Preparation of anisotropic multiscale micro-hydrogels via two-photon continuous flow lithography.

Hypothesis: Polymeric anisotropic soft microparticles show interesting behavior in biological environments and hold promise for drug delivery and biomedical applications. However, self-assembly and substrate-based lithographic techniques are limited by low resolution, batch operation or specific particle geometry and deformability. Two-photon polymerization in microfluidic channels may offer the required resolution to continuously fabricate anisotropic micro-hydrogels in sub-10 µm size-range.
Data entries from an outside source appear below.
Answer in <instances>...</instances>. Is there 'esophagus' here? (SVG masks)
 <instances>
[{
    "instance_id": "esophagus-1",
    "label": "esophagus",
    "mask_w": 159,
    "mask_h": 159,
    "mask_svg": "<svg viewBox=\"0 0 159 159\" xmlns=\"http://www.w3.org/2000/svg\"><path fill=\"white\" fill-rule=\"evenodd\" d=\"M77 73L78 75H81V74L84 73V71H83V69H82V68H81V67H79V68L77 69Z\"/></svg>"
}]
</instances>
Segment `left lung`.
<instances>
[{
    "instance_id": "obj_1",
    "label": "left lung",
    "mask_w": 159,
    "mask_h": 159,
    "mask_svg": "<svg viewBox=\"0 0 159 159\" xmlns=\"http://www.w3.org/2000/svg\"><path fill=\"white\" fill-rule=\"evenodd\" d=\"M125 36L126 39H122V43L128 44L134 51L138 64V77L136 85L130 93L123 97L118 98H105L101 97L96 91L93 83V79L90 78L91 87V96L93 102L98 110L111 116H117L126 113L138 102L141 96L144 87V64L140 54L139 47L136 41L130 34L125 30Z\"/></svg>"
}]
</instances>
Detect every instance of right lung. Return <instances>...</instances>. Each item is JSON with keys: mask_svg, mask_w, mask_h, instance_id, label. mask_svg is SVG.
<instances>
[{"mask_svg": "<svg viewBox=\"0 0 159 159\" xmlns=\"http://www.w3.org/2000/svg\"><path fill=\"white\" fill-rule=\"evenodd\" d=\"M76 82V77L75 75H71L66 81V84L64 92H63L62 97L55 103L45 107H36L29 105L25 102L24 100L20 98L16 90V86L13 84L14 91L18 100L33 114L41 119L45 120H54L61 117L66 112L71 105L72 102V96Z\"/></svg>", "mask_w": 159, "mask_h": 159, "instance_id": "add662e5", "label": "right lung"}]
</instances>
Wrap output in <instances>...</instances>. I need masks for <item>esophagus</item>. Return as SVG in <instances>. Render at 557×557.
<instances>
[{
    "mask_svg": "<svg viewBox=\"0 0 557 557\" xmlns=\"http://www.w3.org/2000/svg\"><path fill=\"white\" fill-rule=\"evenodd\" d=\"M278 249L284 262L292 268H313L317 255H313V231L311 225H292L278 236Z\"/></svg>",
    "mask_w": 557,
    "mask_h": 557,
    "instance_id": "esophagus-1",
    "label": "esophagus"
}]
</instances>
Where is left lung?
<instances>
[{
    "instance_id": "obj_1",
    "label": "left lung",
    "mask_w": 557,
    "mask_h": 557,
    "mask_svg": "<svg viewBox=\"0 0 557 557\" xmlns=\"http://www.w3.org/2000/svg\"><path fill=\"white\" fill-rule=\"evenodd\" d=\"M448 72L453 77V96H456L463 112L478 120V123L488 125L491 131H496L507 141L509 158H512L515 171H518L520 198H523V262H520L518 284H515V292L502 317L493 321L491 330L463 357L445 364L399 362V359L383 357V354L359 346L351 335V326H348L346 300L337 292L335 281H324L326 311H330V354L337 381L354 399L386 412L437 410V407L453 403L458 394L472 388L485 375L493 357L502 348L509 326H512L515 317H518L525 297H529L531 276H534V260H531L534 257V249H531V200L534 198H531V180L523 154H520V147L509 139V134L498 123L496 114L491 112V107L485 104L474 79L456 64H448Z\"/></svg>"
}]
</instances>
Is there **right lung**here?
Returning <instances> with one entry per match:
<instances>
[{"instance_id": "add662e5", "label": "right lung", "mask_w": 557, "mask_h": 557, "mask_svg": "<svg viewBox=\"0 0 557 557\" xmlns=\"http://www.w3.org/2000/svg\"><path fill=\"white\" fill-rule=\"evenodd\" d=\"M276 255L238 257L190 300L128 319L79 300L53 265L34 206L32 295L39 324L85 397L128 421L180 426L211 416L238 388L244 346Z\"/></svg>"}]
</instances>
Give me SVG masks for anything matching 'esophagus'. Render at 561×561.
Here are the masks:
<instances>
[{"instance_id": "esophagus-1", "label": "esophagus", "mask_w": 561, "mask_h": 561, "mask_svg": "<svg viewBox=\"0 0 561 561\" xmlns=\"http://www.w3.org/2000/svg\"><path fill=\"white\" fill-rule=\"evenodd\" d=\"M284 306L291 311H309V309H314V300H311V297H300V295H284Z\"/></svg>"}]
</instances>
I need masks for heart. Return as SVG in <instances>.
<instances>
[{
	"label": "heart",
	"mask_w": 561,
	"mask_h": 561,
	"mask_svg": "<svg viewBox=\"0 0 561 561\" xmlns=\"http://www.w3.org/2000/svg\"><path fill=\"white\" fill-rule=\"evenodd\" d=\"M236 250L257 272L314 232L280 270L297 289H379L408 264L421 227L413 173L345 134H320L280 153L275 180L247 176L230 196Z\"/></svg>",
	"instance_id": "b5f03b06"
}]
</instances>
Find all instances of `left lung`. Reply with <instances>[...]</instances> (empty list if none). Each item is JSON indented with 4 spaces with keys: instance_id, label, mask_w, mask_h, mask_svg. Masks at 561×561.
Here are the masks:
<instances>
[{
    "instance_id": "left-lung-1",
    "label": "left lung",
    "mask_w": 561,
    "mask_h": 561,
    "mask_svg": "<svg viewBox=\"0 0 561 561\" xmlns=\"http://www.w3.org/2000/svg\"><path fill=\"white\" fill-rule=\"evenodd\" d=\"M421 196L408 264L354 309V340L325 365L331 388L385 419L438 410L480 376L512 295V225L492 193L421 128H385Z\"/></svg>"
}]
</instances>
Experiments: Here, a pulsed laser source is used to perform two-photon polymerization under microfluidic flow of a poly(ethylene glycol) diacrylate (PEGDA) solution with the objective of realizing anisotropic micro-hydrogels carrying payloads of various nature, including small molecules and nanoparticles. The fabrication process is described via a reactive-convective-diffusion system of equations, whose solution under proper auxiliary conditions is used to corroborate the experimental observations and sample the configuration space.

Findings: By tuning the flow velocity, exposure time and pre-polymer composition, anisotropic PEGDA micro-hydrogels are obtained in the 1-10 μm size-range and exhibit an aspect ratio varying from 1 to 5. Furthermore, 200 nm curcumin-loaded poly(lactic-co-glycolic acid) (PLGA) nanoparticles and 100 nm ssRNA-encapsulating lipid nanoparticles were entrapped within square PEGDA micro-hydrogels. The proposed approach could support the fabrication of micro-hydrogels of well-defined morphology, stiffness, and surface properties for the sustained release of therapeutic agents.